What this task involves:
With the line containing "Which one amongst" as the first line and the last line of the records as the final one, reproduce that range exactly.

Data shown:
>>>>

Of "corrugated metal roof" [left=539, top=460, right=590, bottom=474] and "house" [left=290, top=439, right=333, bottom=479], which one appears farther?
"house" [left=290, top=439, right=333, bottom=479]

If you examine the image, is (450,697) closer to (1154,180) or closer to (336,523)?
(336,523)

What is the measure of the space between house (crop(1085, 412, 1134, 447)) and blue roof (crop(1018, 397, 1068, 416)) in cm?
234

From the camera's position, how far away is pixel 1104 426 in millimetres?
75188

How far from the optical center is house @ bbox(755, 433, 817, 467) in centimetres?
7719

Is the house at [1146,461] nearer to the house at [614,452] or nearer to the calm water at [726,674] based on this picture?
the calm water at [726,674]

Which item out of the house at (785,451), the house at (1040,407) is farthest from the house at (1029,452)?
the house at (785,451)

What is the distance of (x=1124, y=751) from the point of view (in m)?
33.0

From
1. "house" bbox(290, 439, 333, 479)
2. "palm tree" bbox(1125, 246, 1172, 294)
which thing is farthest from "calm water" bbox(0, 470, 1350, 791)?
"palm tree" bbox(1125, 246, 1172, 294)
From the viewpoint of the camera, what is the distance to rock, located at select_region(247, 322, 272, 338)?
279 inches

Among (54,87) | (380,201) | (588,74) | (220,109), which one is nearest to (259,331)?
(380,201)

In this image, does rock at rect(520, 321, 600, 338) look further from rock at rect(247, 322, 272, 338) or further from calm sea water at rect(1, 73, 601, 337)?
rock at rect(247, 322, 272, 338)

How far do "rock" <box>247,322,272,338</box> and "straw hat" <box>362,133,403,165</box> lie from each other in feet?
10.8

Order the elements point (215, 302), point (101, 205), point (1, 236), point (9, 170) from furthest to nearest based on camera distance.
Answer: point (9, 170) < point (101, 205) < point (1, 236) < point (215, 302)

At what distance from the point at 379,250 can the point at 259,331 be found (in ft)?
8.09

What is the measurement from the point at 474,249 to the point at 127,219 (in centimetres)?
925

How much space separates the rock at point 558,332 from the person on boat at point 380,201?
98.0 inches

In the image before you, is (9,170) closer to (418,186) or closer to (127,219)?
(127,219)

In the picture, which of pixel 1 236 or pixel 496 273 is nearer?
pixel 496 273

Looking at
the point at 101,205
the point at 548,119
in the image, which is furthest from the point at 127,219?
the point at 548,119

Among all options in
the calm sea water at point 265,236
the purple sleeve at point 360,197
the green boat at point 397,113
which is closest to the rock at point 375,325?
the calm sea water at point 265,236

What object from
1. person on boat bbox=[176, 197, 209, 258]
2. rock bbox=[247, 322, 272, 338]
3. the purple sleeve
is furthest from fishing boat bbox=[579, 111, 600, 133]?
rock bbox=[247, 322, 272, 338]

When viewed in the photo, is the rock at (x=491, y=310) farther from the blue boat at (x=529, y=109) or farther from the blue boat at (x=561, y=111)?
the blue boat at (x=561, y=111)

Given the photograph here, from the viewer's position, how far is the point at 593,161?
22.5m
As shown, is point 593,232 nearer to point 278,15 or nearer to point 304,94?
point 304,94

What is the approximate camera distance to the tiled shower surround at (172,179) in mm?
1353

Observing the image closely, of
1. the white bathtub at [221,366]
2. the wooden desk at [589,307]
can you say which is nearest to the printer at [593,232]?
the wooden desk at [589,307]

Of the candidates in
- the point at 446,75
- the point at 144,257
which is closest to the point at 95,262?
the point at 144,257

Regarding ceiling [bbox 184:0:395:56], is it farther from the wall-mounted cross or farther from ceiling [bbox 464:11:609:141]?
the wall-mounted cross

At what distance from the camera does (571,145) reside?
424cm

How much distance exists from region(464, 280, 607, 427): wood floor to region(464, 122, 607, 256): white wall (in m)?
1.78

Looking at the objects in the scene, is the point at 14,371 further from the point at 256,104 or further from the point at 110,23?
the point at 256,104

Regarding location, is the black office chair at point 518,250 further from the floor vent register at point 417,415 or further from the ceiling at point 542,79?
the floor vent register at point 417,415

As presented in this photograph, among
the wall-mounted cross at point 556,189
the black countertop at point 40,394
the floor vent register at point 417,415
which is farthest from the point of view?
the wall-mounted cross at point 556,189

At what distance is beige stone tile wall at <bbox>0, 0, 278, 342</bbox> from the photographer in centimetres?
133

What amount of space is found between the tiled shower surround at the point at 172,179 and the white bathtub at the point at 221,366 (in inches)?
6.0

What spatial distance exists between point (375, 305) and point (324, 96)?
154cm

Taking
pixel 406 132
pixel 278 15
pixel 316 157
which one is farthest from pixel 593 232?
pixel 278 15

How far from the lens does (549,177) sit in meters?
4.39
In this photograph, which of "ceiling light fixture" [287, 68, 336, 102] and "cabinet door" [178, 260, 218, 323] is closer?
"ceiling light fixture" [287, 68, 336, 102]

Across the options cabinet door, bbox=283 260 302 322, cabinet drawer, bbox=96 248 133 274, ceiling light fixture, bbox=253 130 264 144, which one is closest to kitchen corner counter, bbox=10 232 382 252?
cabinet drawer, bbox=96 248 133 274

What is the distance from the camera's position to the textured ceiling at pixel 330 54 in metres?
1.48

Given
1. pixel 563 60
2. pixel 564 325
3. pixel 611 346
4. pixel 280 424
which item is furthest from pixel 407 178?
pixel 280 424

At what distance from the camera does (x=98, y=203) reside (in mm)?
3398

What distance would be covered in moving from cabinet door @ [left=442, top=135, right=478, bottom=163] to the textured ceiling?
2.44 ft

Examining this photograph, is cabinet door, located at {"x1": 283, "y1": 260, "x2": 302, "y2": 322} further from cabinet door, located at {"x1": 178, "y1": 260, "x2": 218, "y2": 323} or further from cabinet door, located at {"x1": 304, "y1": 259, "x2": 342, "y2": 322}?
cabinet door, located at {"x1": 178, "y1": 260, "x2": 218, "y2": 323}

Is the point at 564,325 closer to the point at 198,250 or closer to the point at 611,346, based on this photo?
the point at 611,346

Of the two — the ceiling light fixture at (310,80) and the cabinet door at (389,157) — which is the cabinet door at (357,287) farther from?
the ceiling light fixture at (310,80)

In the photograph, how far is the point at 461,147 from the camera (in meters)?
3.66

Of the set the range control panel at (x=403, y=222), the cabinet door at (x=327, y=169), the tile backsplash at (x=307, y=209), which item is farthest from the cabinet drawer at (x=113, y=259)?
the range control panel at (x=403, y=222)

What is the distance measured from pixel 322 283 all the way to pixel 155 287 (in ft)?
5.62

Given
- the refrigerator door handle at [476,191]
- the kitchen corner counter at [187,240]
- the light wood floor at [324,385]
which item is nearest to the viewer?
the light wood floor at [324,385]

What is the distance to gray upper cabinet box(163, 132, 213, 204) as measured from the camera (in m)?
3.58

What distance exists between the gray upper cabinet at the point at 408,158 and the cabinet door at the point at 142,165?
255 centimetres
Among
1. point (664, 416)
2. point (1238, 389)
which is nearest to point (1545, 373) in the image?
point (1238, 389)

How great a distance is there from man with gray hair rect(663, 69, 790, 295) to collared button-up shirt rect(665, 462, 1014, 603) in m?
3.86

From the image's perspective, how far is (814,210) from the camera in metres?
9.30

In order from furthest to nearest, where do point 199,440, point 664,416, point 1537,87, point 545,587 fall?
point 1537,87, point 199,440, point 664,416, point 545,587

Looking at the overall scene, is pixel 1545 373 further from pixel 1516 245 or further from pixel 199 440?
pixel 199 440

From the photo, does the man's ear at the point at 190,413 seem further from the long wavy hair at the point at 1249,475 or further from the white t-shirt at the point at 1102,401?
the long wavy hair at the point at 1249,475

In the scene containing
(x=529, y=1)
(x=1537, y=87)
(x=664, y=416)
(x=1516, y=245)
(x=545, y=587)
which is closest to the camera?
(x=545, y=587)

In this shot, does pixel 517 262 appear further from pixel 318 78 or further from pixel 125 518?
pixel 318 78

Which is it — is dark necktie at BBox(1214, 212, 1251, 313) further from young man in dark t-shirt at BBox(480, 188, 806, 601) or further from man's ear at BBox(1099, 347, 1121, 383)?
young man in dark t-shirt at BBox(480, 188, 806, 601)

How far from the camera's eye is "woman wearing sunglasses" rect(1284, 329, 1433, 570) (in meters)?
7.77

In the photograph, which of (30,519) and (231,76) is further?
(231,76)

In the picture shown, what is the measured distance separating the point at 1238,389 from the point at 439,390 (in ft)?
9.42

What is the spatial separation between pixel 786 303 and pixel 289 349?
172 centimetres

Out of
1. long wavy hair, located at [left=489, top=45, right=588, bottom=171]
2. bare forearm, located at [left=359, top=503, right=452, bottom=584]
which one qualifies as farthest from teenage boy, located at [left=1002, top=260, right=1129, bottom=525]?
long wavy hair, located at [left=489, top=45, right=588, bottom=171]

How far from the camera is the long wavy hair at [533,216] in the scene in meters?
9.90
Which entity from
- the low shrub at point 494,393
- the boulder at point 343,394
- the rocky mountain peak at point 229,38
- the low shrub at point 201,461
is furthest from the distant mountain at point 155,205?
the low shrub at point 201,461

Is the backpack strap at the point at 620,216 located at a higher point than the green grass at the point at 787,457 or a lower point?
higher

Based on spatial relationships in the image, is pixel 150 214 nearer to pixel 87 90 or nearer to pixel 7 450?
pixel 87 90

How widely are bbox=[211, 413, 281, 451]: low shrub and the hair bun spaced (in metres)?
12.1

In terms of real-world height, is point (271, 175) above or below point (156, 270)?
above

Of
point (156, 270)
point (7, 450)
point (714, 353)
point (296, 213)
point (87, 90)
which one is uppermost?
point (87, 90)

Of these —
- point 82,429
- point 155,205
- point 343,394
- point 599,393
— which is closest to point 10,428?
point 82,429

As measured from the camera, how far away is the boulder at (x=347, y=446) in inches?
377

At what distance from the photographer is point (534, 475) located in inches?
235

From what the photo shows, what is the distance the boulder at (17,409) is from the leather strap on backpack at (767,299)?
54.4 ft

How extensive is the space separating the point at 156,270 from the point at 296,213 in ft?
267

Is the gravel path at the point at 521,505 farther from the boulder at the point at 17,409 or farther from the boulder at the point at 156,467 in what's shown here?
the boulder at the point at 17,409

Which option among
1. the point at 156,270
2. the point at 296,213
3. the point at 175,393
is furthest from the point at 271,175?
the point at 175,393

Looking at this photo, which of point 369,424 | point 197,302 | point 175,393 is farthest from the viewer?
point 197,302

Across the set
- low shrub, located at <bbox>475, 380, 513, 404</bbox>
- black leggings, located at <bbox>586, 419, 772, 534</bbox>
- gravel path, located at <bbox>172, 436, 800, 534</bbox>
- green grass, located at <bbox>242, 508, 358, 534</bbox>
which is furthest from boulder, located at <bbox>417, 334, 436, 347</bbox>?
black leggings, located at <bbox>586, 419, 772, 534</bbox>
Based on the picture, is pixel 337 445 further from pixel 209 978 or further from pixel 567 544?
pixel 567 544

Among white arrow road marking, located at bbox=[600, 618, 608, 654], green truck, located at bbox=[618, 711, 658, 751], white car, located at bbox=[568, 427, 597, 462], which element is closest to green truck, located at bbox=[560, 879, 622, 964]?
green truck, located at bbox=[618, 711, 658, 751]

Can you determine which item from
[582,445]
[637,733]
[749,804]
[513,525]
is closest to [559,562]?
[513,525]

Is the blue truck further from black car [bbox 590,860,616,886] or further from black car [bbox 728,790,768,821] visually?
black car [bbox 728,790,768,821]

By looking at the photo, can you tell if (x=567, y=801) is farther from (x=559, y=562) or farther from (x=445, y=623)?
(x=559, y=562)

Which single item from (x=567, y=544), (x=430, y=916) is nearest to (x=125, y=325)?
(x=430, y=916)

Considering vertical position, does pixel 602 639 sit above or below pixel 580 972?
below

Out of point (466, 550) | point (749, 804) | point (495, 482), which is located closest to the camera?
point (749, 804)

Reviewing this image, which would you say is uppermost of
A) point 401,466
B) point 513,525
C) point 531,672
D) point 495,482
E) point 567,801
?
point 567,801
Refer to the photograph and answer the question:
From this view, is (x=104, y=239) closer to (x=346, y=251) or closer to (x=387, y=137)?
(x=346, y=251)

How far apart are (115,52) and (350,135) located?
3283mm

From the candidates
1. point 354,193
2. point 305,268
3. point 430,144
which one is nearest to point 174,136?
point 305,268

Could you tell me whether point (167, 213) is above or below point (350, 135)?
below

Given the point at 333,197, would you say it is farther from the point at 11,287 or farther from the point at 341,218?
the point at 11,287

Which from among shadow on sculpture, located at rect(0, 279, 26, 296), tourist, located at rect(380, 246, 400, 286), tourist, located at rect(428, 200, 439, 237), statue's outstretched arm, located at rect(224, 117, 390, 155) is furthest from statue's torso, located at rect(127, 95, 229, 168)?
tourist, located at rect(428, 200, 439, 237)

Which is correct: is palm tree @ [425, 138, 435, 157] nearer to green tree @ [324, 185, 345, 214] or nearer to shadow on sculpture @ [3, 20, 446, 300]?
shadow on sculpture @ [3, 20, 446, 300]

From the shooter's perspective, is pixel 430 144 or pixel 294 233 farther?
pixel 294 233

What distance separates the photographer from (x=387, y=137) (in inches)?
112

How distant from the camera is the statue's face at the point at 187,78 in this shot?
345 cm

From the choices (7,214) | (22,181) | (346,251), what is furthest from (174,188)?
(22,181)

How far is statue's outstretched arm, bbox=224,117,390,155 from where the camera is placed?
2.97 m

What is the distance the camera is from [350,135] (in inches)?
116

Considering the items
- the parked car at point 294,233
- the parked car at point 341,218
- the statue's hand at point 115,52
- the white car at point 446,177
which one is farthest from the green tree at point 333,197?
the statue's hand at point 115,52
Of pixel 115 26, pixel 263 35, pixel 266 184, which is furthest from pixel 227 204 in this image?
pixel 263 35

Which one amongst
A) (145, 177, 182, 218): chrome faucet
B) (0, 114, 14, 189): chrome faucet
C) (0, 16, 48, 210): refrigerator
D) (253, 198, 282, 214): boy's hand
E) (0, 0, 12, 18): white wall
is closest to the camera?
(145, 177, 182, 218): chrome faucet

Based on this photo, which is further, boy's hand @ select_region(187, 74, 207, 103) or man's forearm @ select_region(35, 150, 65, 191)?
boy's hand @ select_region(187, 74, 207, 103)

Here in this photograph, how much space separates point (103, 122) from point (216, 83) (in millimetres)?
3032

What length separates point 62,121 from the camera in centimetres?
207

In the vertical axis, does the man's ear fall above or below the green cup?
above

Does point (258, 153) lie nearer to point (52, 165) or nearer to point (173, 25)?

<<<<

Result for this task:
Which one amongst
A) (145, 177, 182, 218): chrome faucet
B) (0, 114, 14, 189): chrome faucet
C) (0, 16, 48, 210): refrigerator
D) (253, 198, 282, 214): boy's hand
E) (0, 0, 12, 18): white wall
is closest to the camera?
(145, 177, 182, 218): chrome faucet

Based on this photo, which is further, boy's hand @ select_region(187, 74, 207, 103) or man's forearm @ select_region(35, 150, 65, 191)?
boy's hand @ select_region(187, 74, 207, 103)

Here in this photograph, how much space separates point (103, 122) from point (216, 83) (in millimetres)?
3032

What length separates point 62,121 from the camera in centimetres?
207

In the vertical axis, does the man's ear fall above or below the green cup?
above

Does point (258, 153) lie nearer to point (52, 165) or nearer to point (173, 25)?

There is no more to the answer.